But with an arsenal of ideas from years of obsessively watching HGTV shows such as “Property Brothers” and mostly “Fixer Upper,” she was more than ready for the challenge.
“Watching Chip and Joanna (Gaines) mix contemporary and rustic pieces showed me how to achieve my desired effect,” she says.
Marston also thought long and hard about how she uses a kitchen, and what she would need to be happy.
It’s important to design for function,” she says. “You can have a beautiful kitchen but it needs to work cohesively.
Homeowner Susan Marston
She worked closely with her friend and contractor Ben Lafon of Boise’s AHW Remodeling and Construction.
“He was so quick,” she says. Everything happened in just a couple of weeks.
Marston didn’t move any major appliances; instead she opted to upgrade them. She bought a package — dishwasher, cooktop, oven, microwave and refrigerator — from Jim’s Appliances in Boise to get the best deal.
She designed her color scheme around the quartz she found for her countertops, Denali quartz by Lucastone. She admits it was expensive, but “it was the first thing I saw when I walked into Francini (Marble & Granite) and nothing else matched up for me,” she says.
So she decided to afford the quartz by looking for bargains in other areas.
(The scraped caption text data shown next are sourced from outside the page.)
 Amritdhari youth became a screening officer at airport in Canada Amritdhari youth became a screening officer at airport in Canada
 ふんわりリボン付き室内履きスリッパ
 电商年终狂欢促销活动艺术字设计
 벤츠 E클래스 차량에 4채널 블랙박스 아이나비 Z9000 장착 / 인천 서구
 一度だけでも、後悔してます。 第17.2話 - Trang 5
It just took more effort to shop around.
“I got my sink at Costco, my light fixtures at Home Depot and my glass backsplash at Lowe’s, and saved at least $2,500 doing so, and I got exactly what I wanted,” she says.
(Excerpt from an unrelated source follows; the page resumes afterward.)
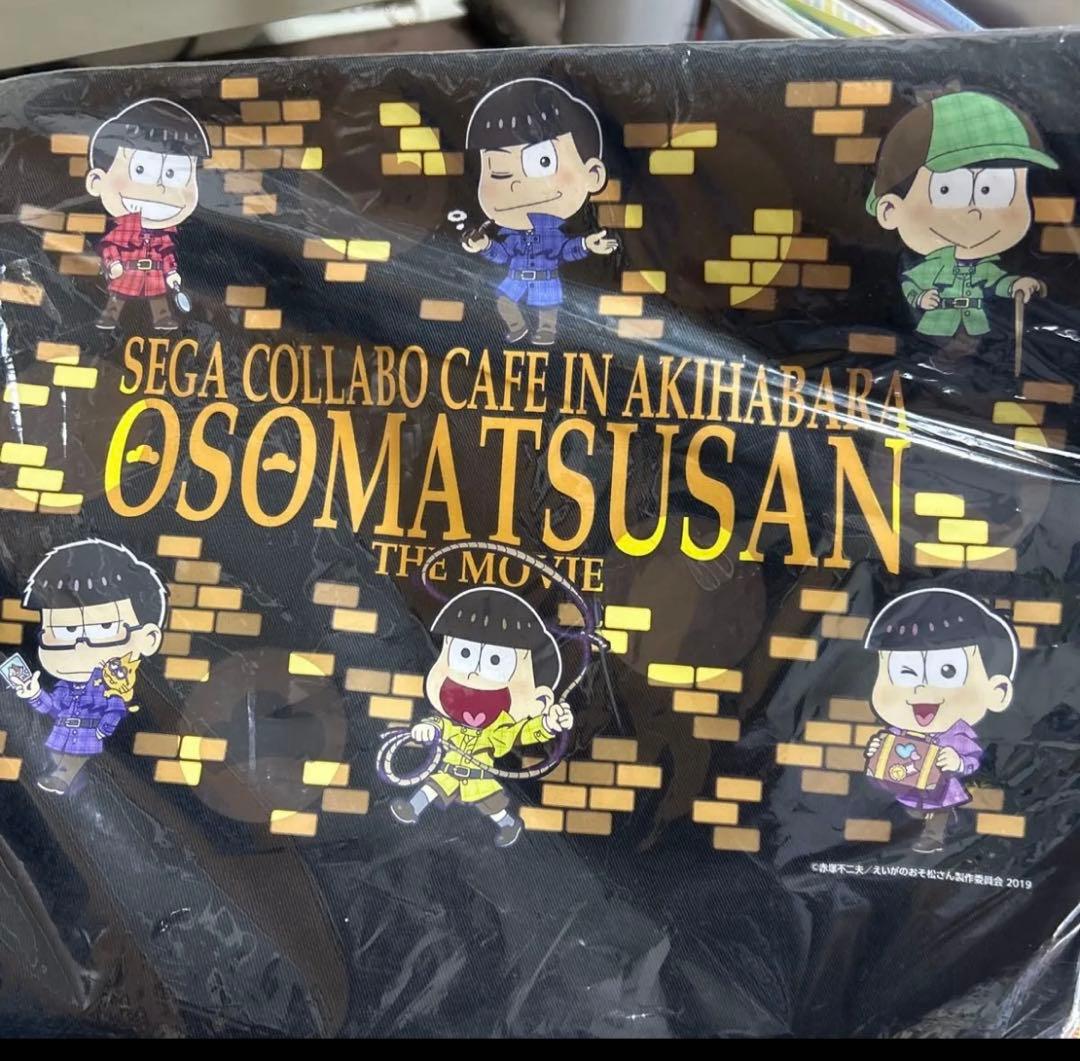 おそ松さん グッズまとめ売り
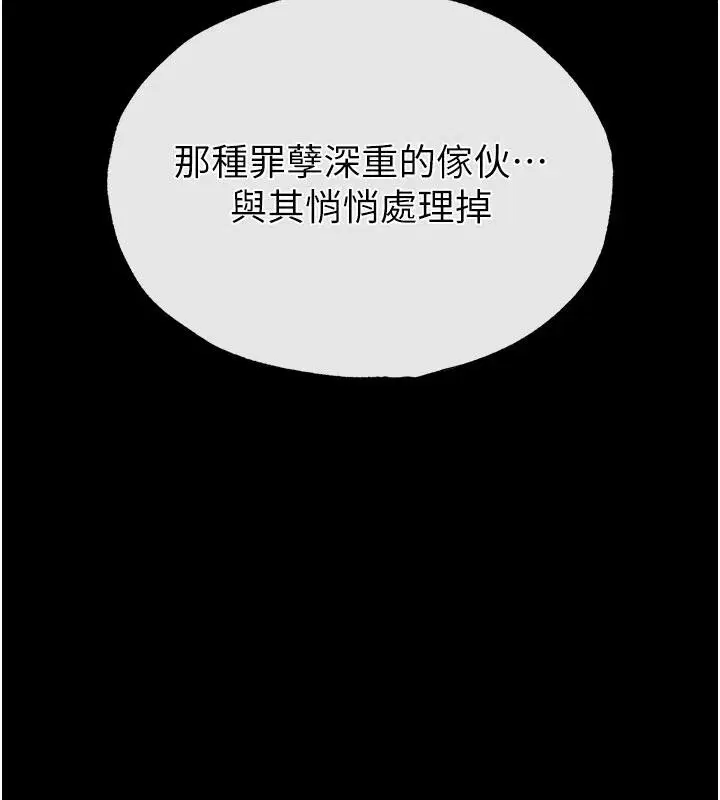 第110話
She budgeted about $30,000 for the project, but the total, after deciding to redo the flooring, was closer to $45,000.
Marston also had some fun creating a truly personal touch in the area dedicated to her passion for wine collecting.
“Before I just had this little white refrigerator and so I would store wine under the house, which is not good,” she says. “I decided to put these two wine fridges in and then I realized I had all these boxes, so I got this idea to do a wine box backsplash. Ben loved the idea and even contributed some of his French wine boxes.”
Marston worked for Hewelett-Packard Co. for 17 years. Then the corporation sold her division to a Canadian software company and she now works for it from home.
“I’m here everyday and if you had seen what a dysfunctional space this was,” she says. “I come down now every morning now and I just say, ‘Thank God,’” she says. “I have the kitchen of my dreams.”